Prejudice is comprised of attitudes that a person has concerning members of another group. It entails an unfavorable attitude toward people because they are members of a particular racial or ethnic group. Prejudice is influenced by cultural transmission, ethnocentrism, and racism. Prejudice represents the end result of a socialization process wherein racism provides beliefs about subordinate groups in society. Racism is a belief system while prejudice is an attitude at the individual level.

Stereotyping often accompanies prejudice. These over-generalized pictures of

Figure 1. Components of contemporary intergroup relations in the United States.

members of a rival racial group provide images that assist in legitimizing negative attitudes and subsequent differential behavior. Racism, prejudice, and stereotyping together form the attitudinal component that rationalizes the use of discriminatory behavior for the maintenance of inequality.

The behavioral component of the conceptual framework, as presented in Figure 1, is composed of three types of discrimination: personal, institutional, and interlocking. Discrimination refers to actions or methods used by members of the dominant group that differentially affect members of the subordinate group. Personal discrimination refers to differential treatment by an individual against members of a subordinate group [14] . This can be extended to include any injurious or differential treatment motivated by racial group membership. Therefore, anyone can exhibit individual discrimination irrespective of group membership.

Institutional discrimination plays a critical role in differential distributional patterns between groups of people within organizations. Broadly, institutional discrimination refers to organizational policies, guidelines, or actions that adversely affect racial minorities. Institutional discrimination can be conceptually separated into two types: intentional and unintentional.

Intentional institutional discrimination refers to organizational policies, actions, or guidelines that are intentionally designed to adversely affect racial minorities. This definition is a derivative of one offered by Feagin & Feagin [14] , who termed it “direct institutional discrimination” and described it as “socially prescribed actions that, by design, have a differential and adverse impact on members of subordinate groups”. Jim Crow America is replete with examples of this type of discrimination to include racially separate washrooms, water fountains, public schools and transportation. A system of racial etiquette rationalized the racism, prejudice, and stereotyping which supported the differential institutional behavior.

Unintentional institutional discrimination refers to organizational policies, actions, or guidelines that adversely affect racial minorities although they were not designed to harm. Feagin [14] presents a similar term called “indirect institutional discrimination” and it refers to “actions that have a differential impact on members of subordinate groups even though they may not be intended to harm”. Unintentional institutional discrimination is often the barrier remaining after society has removed intentional forms of discrimination [11] .

■ Exercise brief:
Reproduce word for word the part of the passage on prejudice and discrimination starting at "Stereotyping often accompanies" and ending at "the United States.".

■ Supplied material:
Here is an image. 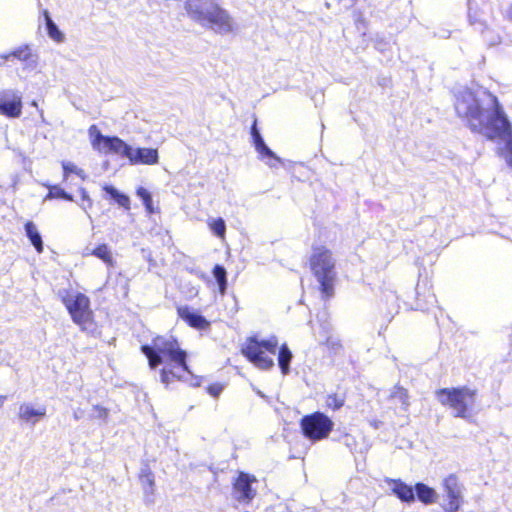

■ Full answer:
Stereotyping often accompanies prejudice. These over-generalized pictures of

Figure 1. Components of contemporary intergroup relations in the United States.